В одном из отчетов была описана схема прибора, по глазам определяющего не только о чем думает человек, но и в какой области он специализируется, и каков объем и характер его знаний, и велики ли его возможности в избранной отрасли работы. В приложении к отчету Плачек указал, что экспертная комиссия отвергла его прибор как ненадежный. Рой покачал головой. Эксперты сразу требовали полного совершенства. Живая мысль в предложении Плачека имелась, и она характеризовала самого Плачека, его научные интересы и методы работы, а сейчас это было для Роя главным.

— Будем разговаривать с ассистентом Плачека, — сказал Рой, изучив доставленные ему материалы. — Как его зовут?

— Карл Клаусен, — ответил Арман и предупредил: — Карл человек тяжелый, несловоохотливый. Объяснения из него надо вытягивать клещами. Ричард, впрочем, говорил, что ни с кем другим ему так легко не работалось. Я не пойду с тобой. Мне тяжело в лаборатории Ричарда.

Уже после десятиминутной беседы с Клаусеном Рой понял, почему Плачеку легко работалось с ассистентом. Полный, рыхлый, неторопливый, он был из тех, кого при рождении забыли одарить железой любопытства. Он был, по-видимому, идеальным исполнителем — и не более того. Он равнодушно заверил Роя, что заботился лишь о том, чтобы точней выполнить задания Плачека, а смысла их не доискивался.

— Ричард сердился, когда его спрашивали: зачем, почему? Он мог и накричать. Очень не люблю, когда кричат.

Со стены лаборатории, над столом, глядел с портрета Плачек — весело ухмыляющаяся молодая рожица, хитрые маленькие глаза, нос такой крохотный, что даже и не замечался на лице, округлый подбородок, массивные оттопыренные уши, до того несоразмерные голове, что казались приделанными, а не своими. Плачек был уродлив, но особым, жизнерадостным, дружелюбным уродством. Одного взгляда на портрет было достаточно, чтобы понять: этот человек не скорбит о своем физическом несовершенстве.

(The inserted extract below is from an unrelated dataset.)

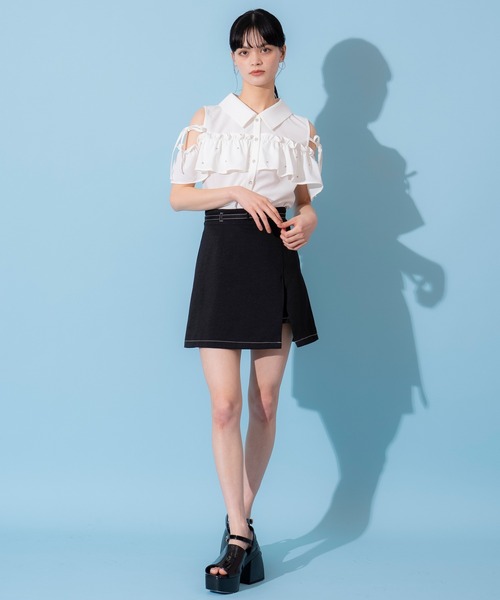 REDYAZEL（レディアゼル）の「コントラストステッチミニスカート（スカート・レディース・イエロー/ブルー/ブラック・SMALL/MEDIUM）」の14枚目の写真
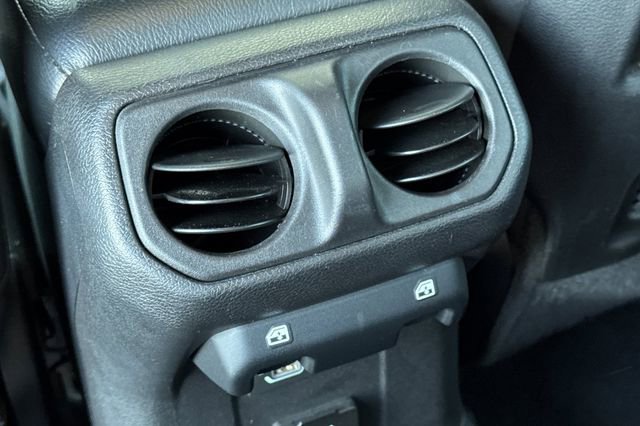 Used 2021 Jeep Wrangler Unlimited Rubicon image 44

У потенциальных самоубийц, подумал Рой, лица иные.

Под портретом висел небольшой прибор — указывающая шкала с делениями от одного до ста, валик регистрирующей ленты, стрелка, бегающая по шкале, перо, небольшой экран, клавиатура настройки.

— Что это за аппарат? — спросил Рой.

— Высокочастотный измеритель таланта, — равнодушно сказал Клаусен.

Рой с удивлением обернулся к нему.

— Я не ослышался? Вы сказали — таланта?

Клаусен пожал плечами:

— Что вас удивляет? Схема элементарная. Подходите и смотрите на экран. А в это время аппарат записывает вашу энцефалохарактеристику: область интересов, глубину, широту, интенсивность…

— …мыслительных способностей?

— Чего же еще? После анализа, записанного на ленте, стрелка укажет, кто вы. Ричард применял десятибалльную систему классификации, десять оценок по десять ступенек в каждой.

На шкале Рой прочитал названия над каждым из десяти интервалов:

Дурак элементарный Дурак самодовольный Бездарь ординарная Бездарь агрессивная Середняк рядовой смирный Способность векториальная Способность общая Дарование Талант Гений

Рой засмеялся и покачал головой.

— Интересная классификация! И многие соглашались подвергнуть себя исследованию? Уже одни названия внушают страх. Слишком обширную область на шкале занимают дураки и бездари.

Клаусен невозмутимо возразил:

— Дураки к нам не ходили. Любой считал себя талантом, а то и гением. И ведь обычно не знают, что анализ уже идет, пока рассматривают прибор.

— А когда узнают результат анализа?

— Анализ сразу не раскрывается. Вас, например, уже проанализировали, а стрелка не шелохнется, пока я не включу резюмирующее устройство. В первой модели резюматора, правда, не было, от этого возникали неприятности. К Ричарду как-то пришел приятель из Института косможурналистики и пожелал проанализироваться. Мы два дня потом собирали осколки прибора. Во второй модели Ричард конструктивно учел недостатки человеческого характера.